- Instructions for the task:
Check each line below for "Vietnam" and give the count of those that have it, nothing else.

- Data extract:
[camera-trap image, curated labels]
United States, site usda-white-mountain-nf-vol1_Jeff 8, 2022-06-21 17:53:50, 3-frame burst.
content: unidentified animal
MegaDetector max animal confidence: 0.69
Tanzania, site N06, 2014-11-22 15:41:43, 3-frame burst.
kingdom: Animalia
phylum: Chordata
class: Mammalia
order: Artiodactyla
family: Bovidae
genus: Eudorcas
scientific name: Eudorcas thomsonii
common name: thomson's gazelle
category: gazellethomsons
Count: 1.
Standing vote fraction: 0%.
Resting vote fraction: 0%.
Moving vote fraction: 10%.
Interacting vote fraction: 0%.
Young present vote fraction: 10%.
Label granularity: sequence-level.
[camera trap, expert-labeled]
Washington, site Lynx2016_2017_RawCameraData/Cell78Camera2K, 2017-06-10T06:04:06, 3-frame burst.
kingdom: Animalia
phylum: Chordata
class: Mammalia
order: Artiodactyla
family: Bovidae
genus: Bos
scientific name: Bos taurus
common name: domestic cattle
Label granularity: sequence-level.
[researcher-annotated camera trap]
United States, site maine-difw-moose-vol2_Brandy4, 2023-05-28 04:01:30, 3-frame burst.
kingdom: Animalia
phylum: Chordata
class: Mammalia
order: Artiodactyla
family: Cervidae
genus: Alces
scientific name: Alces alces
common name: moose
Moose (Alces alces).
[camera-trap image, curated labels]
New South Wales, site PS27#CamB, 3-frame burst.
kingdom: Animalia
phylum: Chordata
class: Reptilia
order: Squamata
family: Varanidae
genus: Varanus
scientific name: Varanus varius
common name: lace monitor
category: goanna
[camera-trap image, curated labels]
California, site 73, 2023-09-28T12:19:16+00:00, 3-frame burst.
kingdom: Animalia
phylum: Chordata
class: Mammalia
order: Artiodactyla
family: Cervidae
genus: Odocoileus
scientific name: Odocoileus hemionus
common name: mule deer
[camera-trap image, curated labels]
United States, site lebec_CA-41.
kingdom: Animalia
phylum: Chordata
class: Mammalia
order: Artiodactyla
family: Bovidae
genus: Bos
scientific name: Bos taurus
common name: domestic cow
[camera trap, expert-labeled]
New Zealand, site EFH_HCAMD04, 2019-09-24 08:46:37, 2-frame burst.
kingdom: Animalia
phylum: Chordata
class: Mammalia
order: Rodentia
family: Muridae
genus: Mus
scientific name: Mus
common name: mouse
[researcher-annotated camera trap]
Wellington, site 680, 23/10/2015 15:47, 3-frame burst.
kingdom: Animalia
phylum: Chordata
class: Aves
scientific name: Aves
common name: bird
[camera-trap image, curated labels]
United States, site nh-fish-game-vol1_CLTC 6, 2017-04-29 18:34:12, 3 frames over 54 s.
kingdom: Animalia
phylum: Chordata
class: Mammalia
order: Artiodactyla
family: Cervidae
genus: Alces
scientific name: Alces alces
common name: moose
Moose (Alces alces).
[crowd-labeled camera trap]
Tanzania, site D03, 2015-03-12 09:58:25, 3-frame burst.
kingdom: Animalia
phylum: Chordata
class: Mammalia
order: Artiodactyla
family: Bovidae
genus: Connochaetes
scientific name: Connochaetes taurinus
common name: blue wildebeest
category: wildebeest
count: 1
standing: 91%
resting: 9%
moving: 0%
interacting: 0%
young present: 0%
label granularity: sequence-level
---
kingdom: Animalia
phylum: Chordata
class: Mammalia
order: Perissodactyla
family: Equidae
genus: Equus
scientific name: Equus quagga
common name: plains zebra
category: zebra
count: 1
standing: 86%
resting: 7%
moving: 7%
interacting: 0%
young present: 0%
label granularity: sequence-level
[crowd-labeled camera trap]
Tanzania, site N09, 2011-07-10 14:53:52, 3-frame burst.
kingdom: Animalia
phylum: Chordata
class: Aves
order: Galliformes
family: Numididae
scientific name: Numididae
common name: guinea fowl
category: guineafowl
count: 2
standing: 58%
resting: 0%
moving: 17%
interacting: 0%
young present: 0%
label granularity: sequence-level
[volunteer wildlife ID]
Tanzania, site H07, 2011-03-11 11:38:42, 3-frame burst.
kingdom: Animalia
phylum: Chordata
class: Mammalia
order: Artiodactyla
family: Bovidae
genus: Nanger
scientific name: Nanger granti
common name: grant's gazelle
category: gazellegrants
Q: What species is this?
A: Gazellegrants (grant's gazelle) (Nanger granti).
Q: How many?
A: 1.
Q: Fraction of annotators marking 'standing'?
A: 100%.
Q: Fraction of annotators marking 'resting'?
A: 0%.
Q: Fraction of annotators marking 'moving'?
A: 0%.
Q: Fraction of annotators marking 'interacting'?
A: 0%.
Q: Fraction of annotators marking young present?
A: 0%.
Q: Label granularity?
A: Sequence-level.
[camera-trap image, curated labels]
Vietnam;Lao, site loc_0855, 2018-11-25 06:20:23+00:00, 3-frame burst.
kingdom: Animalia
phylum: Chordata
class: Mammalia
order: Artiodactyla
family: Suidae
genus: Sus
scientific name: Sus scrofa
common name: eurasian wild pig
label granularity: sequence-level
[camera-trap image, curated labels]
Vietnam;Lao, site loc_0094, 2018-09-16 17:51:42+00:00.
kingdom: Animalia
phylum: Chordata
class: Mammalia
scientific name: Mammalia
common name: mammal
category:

- Expected answer:
2